Так неужели же? — ох, неужели? — надо поднять твёрдые цены? Самим поднять, против чего так резко спорили? — это будет позор кадетского знамени! Этими зимними месяцами, вторым лидером кадетской фракции, никакого сомнения не имел Шингарёв, что твёрдые цены надо понижать. Но сев на министерское место — сам теперь увидел ясно, что их надо поднимать, как Риттих поднимал. Должны же оправдаться и затраты землевладельцев! Хотя бы то, что в крупные хозяйства сейчас не найти рабочих и сколько приходится только за них переплачивать. Беженцы пристроились в основном в городах. Нескольких разумных посетителей из деревни в эти дни успел принять Шингарёв, в том числе известного тамбовского помещика князя Бориса Вяземского, приехавшего на похороны брата. (При большом опыте в сельском хозяйстве и разнообразных способностях, у него было только лицо невыразительное, очень среднего чиновника, надо привыкнуть. Но Шингарёв его знал по Усманскому уезду, уважал.) И между прочим Вяземский предупреждал, что твёрдые цены не избежать повысить, если Временное правительство не хочет поставить всю деревню против себя.

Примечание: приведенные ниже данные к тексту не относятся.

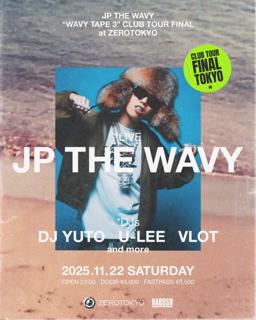 Jp The Wavy ' Wavy Tape 3' Club Tour Final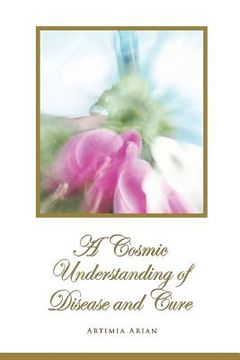 portada A Cosmic Understanding of Disease and Cure (in English)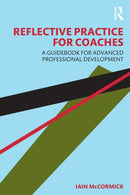 Reflective Practice for Coaches : A Guidebook for Advanced Professional Development-9781032258027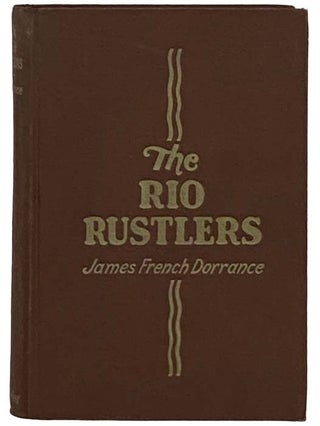Item #2331000 The Rio Rustlers. James French Dorrance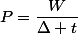 P=\dfrac{W}{\Delta t}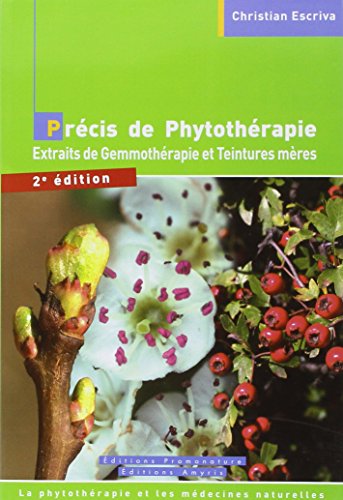 9782930353777: Prcis de Phytothrapie: Extraits de Gemmothrapie et Teintures mres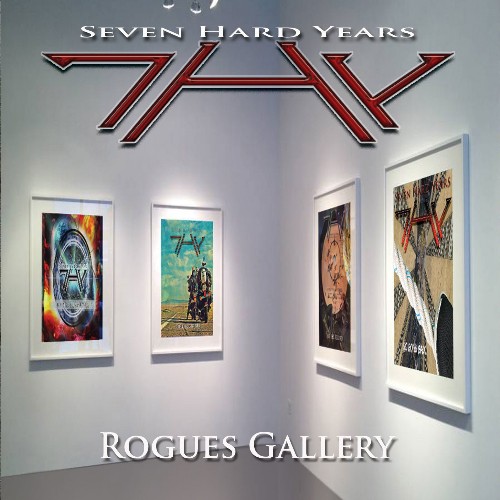 7HY (Seven Hard Years) - Rogues Gallery (2021)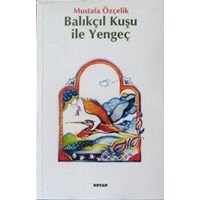 Balıkçıl Kuşu İle Yengeç (ISBN: 1000176100019)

Однако все эти свои новые догадки — осмелится ли Шингарёв высказать публично? Страшно перешагнуть через кадетскую совесть. Демократические деятели и сегодня бушуют, что нельзя поднимать твёрдых цен, но наказывать, наоборот, понижением цены всякого, кто задерживает хлеб. А что закричит Совет рабочих депутатов? А Громан? (Всё носится со своей идиотской понижательной шкалой: чем больше хлеба сдаёт земледелец — тем дешевле надо ему платить.) Это поднимется такой свист и грохот...

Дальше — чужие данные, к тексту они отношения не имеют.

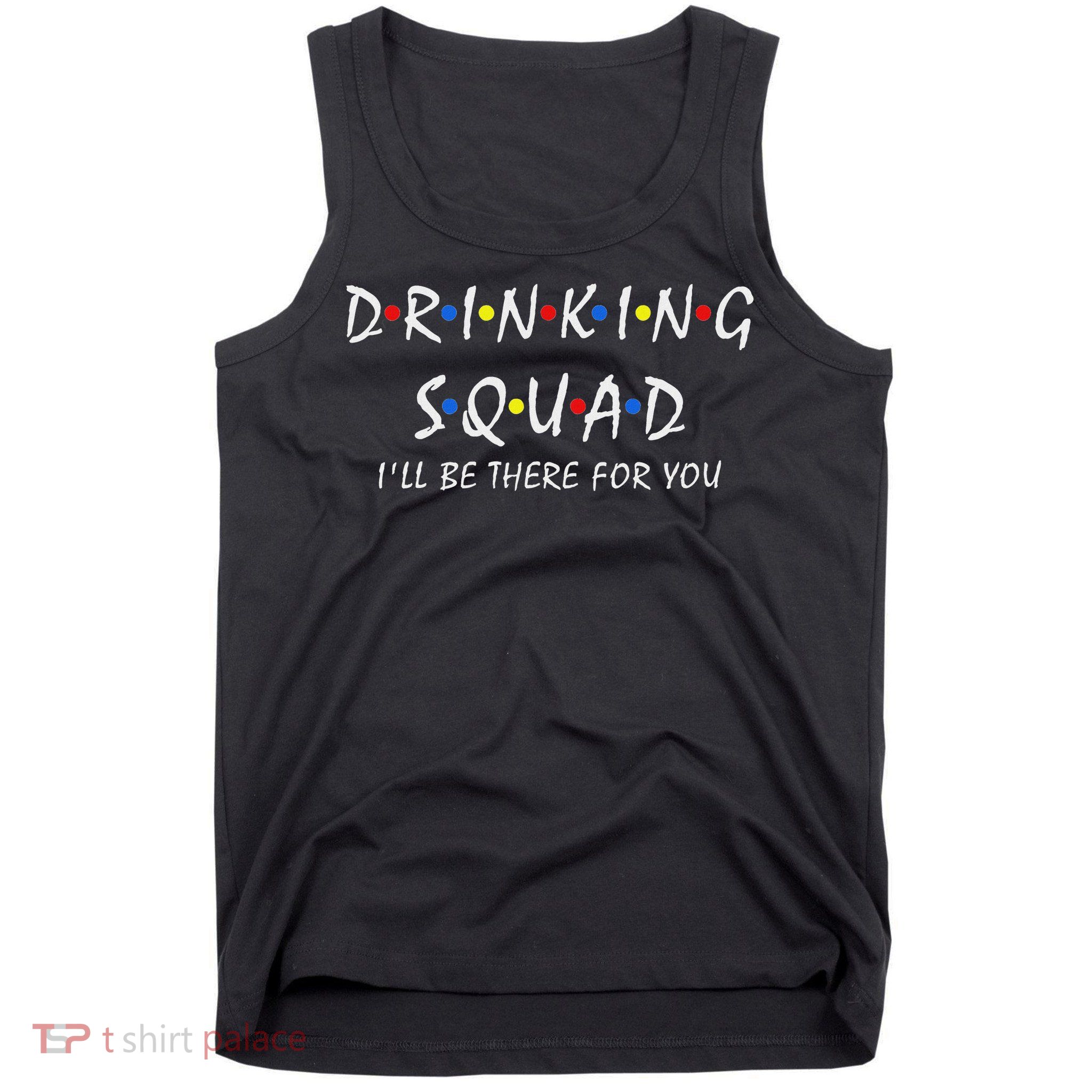 Drinking Squad I'll Be There For You Birthday Squad Party Tank Top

Перед немым лицом бородатого серого мужика — страшно было Шингарёву сделать шаг в хлебную монополию, даже до холодного пота. Перед подвижными, быстрыми лицами демократических коллег — так робостно, стыдно было обмолвиться о повышении твёрдых цен.
*****
А ТЫ ПРОВЕРЬ, ПРОЙДЁТ ЛИ В ДВЕРЬ?
*****
536
За десять лет, предвоенных и военных, сэр Джордж Бьюкенен почувствовал себя в России чем-то большим, нежели посол: тесные тёплые связи с русским обществом выдвигали его как бы в общественные деятели самой России. (Правда, по-русски он так и не научился.) Может быть, лучшим тут символом было, что в прошлом году Москва избрала его своим почётным гражданином, поднесла ему икону XV века и громадную серебряную чашу, изображающую шлем русского богатыря. В здании посольства у Троицкого моста Бьюкенен поселился не как временный посол, но как постоянный житель этой страны, перевёз сюда и всю свою личную обстановку из Англии, все свои вещи, всё, что имел, — ибо наша жизнь и есть наша повседневная, а не какая-то откладываемая будущая. (Когда начала бушевать по улицам революция, где-то кого-то грабили — можно и раскаяться, стоило ли всё сюда везти?)